Diese Ausführungen hätten eigentlich genügt. Aber das Gericht war offensichtlich darum bemüht, möglichst nachvollziehbar zu erklären, warum das so ist. Und dafür nutzte es folgende Parabel:
„Es kam einmal ein chinesischer Kaiser zu einem Maler in einem Bergdorf und bat ihn, darum, ihm einen Hahn zu malen. Der Kaiser reiste weiter und kam nach 30 Jahren wieder in das Dorf. Da erinnerte er sich an den Auftrag und fragte den Maler nach dem Bild. Der setzte sich hin, nahm ein Blatt und malte mit wenigen Pinselstrichen einen wunderschönen Hahn. »Wieviel kostet das?« fragte der Kaiser. »Drei Goldstücke«, antwortete der Maler. »Findest Du das nicht ein wenig zu viel für fünf Minuten Malerei?«. Da sprach der Maler: »Edler Kaiser, Du hast nur die fünf Minuten gesehen. Aber bedenke, dass ich 30 Jahre lang geübt habe für diesen Hahn.«“
Genau so verhält es sich nach Meinung des Amtsgerichts Leverkusen mit der Vergütung von Rechtsanwälten – auch wenn die meisten davon keine 30 Jahre brauchen, bis sie ihre Leistungen erbringen können. Ein Anwalt wird, so das Gericht, „nicht für die Zeit der Beratung sondern die Inanspruchnahme seines Wissens angemessen vergütet“.
Mehr statt weniger
Und damit muss die Beklagte den von dem Rechtsanwalt geforderten Betrag zahlen. Da sie das nicht gleich gemacht hat, sondern es auf eine gerichtliche Auseinandersetzung ankommen ließ, kommen nun auch noch Zinsen und die Kosten des Rechtsstreits dazu.
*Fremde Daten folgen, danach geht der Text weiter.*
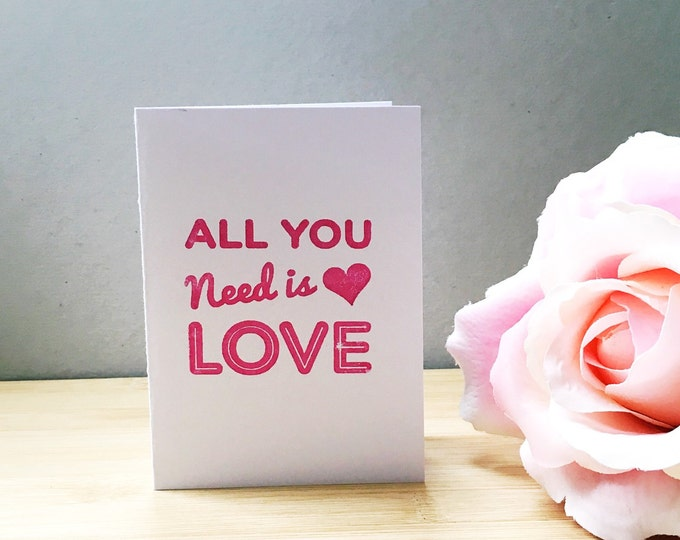 Pink hand printed 'All you need is love' typographic mini greetings card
Zumindest etwas kostengünstiger wäre die Beklagte davongekommen, wenn sie, wie der Kläger, dem Vergleichsvorschlag des Gerichts zugestimmt hätte. Hat sie aber nicht. Und dass der Anwalt ihren Vorschlag, ihm weniger als ein Viertel der geforderten Summe zu zahlen, nicht aufgegriffen hat, sollte sie nicht verwundern.
Das heißt aber nicht unbedingt, dass die Beklagte die gesamten Kosten zahlen muss – jedenfalls nicht gleich. Das Amtsgericht Leverkusen wies in seiner Entscheidung darauf hin, dass es den Parteien freisteht, „im Rahmen der Vollstreckung weitere Vergleiche über Ratenzahlung, Stundung oder Erlass zu treffen“. Natürlich nur „sofern sie das möchten“. Und dass der Anwalt das nach dem ganzen Ärger möchte, darf bezweifelt werden.